Un moment de silence suivit le récit d’Osman. L’émotion d’Anifé était profonde. Dans le carré de mousseline verte qu’Osman venait de jeter sur ses genoux, Anifé avait reconnu le mouchoir dont elle s’était servie pour essuyer son front baigné de sueur froide pendant les longues douleurs de l’enfantement. Grande était sa joie, grande aussi sa reconnaissance pour le jeune homme qui s’était livré à de si patientes recherches pour retrouver son enfant. Deux pensées se succédèrent bientôt dans l’esprit de la pauvre mère, — partir sur-le-champ, accompagnée d’Osman, chercher son enfant, le ramener à Saframbolo, — puis consulter le kadi. C’est à cette dernière pensée que s’arrêta Anifé, toujours en garde contre ses premiers mouvemens.

Le kadi, appelé par Osman, ne se fit pas attendre.

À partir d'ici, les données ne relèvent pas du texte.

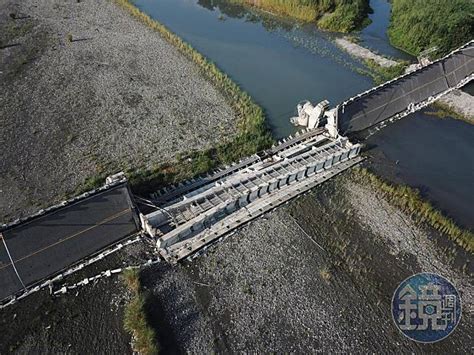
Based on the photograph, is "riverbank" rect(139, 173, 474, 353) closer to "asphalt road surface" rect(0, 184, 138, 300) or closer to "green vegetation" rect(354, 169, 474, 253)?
"green vegetation" rect(354, 169, 474, 253)

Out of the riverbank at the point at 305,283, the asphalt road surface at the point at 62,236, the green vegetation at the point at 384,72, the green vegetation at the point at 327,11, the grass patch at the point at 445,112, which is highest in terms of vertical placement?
the green vegetation at the point at 327,11

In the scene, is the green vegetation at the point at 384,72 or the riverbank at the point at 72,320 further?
the green vegetation at the point at 384,72

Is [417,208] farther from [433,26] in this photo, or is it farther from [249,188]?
[433,26]

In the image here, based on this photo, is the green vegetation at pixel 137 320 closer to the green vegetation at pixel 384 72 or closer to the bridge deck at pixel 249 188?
the bridge deck at pixel 249 188

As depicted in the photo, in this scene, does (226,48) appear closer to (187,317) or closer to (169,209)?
(169,209)

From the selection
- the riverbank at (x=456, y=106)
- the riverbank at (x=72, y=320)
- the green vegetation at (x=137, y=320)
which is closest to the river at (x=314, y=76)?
the riverbank at (x=456, y=106)
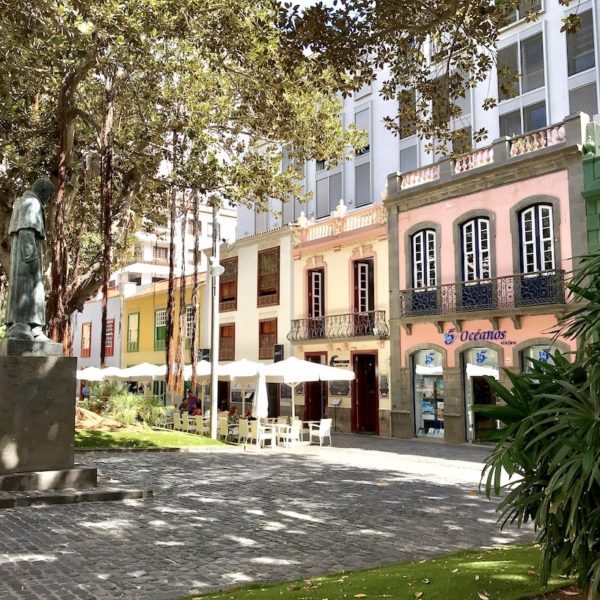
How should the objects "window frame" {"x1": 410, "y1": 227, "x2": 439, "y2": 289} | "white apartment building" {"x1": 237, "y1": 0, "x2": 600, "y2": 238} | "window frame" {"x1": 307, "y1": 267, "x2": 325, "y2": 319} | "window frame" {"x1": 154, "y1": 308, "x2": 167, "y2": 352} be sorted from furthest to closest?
"window frame" {"x1": 154, "y1": 308, "x2": 167, "y2": 352}, "window frame" {"x1": 307, "y1": 267, "x2": 325, "y2": 319}, "window frame" {"x1": 410, "y1": 227, "x2": 439, "y2": 289}, "white apartment building" {"x1": 237, "y1": 0, "x2": 600, "y2": 238}

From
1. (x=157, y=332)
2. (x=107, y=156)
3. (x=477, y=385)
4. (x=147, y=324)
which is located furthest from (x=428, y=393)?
(x=147, y=324)

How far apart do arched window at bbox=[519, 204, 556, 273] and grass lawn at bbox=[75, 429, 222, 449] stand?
1058 cm

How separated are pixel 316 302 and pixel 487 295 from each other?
347 inches

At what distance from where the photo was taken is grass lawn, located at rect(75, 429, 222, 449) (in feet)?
55.7

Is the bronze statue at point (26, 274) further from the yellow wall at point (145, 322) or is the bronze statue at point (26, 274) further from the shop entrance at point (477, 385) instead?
the yellow wall at point (145, 322)

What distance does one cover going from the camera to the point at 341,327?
26.0m

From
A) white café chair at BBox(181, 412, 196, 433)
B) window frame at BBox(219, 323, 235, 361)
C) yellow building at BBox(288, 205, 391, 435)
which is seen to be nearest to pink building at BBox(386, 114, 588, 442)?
yellow building at BBox(288, 205, 391, 435)

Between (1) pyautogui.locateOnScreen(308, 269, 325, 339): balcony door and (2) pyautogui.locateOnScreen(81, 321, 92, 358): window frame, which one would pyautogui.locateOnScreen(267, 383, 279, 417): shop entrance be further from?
(2) pyautogui.locateOnScreen(81, 321, 92, 358): window frame

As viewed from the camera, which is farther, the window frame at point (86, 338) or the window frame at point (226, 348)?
the window frame at point (86, 338)

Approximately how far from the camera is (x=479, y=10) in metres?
9.30

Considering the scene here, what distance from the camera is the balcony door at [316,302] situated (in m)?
27.2

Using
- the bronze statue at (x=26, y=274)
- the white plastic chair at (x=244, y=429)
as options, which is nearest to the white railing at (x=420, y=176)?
the white plastic chair at (x=244, y=429)

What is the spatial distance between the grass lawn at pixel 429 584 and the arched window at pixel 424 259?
56.1ft

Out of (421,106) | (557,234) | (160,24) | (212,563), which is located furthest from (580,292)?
(557,234)
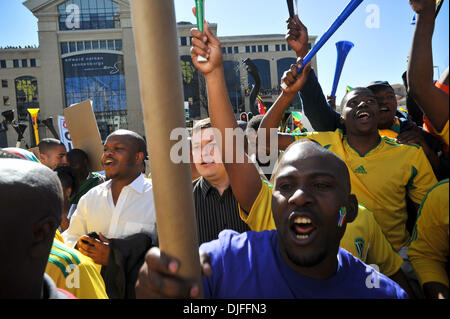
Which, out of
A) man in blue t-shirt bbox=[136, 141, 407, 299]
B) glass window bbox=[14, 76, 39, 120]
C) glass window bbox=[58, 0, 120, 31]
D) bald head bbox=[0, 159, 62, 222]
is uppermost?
glass window bbox=[58, 0, 120, 31]

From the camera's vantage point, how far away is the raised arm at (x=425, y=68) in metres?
0.66

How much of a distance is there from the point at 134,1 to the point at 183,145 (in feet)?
0.76

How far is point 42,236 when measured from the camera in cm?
86

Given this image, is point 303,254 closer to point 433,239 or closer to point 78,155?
point 433,239

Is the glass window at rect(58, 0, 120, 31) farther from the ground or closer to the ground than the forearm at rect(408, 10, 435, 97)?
farther from the ground

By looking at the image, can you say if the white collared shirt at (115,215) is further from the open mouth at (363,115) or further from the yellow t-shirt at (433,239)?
the yellow t-shirt at (433,239)

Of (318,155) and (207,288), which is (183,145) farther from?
(318,155)

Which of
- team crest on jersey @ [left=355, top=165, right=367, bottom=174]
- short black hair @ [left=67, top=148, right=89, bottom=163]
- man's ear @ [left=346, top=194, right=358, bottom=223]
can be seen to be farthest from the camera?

On le mit au fait de la grande découverte, puis Anifé lui raconta son entretien avec Selim et l’espoir que cet entretien lui avait donné. Le kadi réfléchit un moment, et prononça qu’il fallait attendre le résultat de la démarche tentée par Selim. — Il ne s’agit pas seulement, dit-il, de retrouver notre enfant, il importe aussi de bien établir son identité, et d’empêcher qu’un jour Maleka ne lui conteste ses droits à l’héritage de ses parens. Supposons que nous allions dès aujourd’hui nous emparer du petit, que nous le ramenions à la maison, que nous le déclarions à nous : qui nous croira ? quelles preuves donnerons-nous que c’est bien là notre enfant ? Le bruit de sa mort est désormais accrédité parmi toutes nos connaissances : comment prouverons-nous que ce bruit est dénué de tout fondement ? Maleka ne manquera pas de soutenir que nous avons voulu donner le change à la douleur de sa mère ; peut-être même ira-t-elle jusqu’à prétendre que nous supposons l’existence d’un héritier d’Ismaïl pour nous assurer les biens qui, après la mort du bey, retourneraient, faute d’un fils, à sa première femme. Ceux qui nous ont enlevé notre enfant, dit en terminant le kadi, ceux-là seuls peuvent nous le rendre, et puisque nous avons l’espoir de l’obtenir de leurs propres mains, ce serait compromettre notre avenir et le sien que d’agir avec précipitation. »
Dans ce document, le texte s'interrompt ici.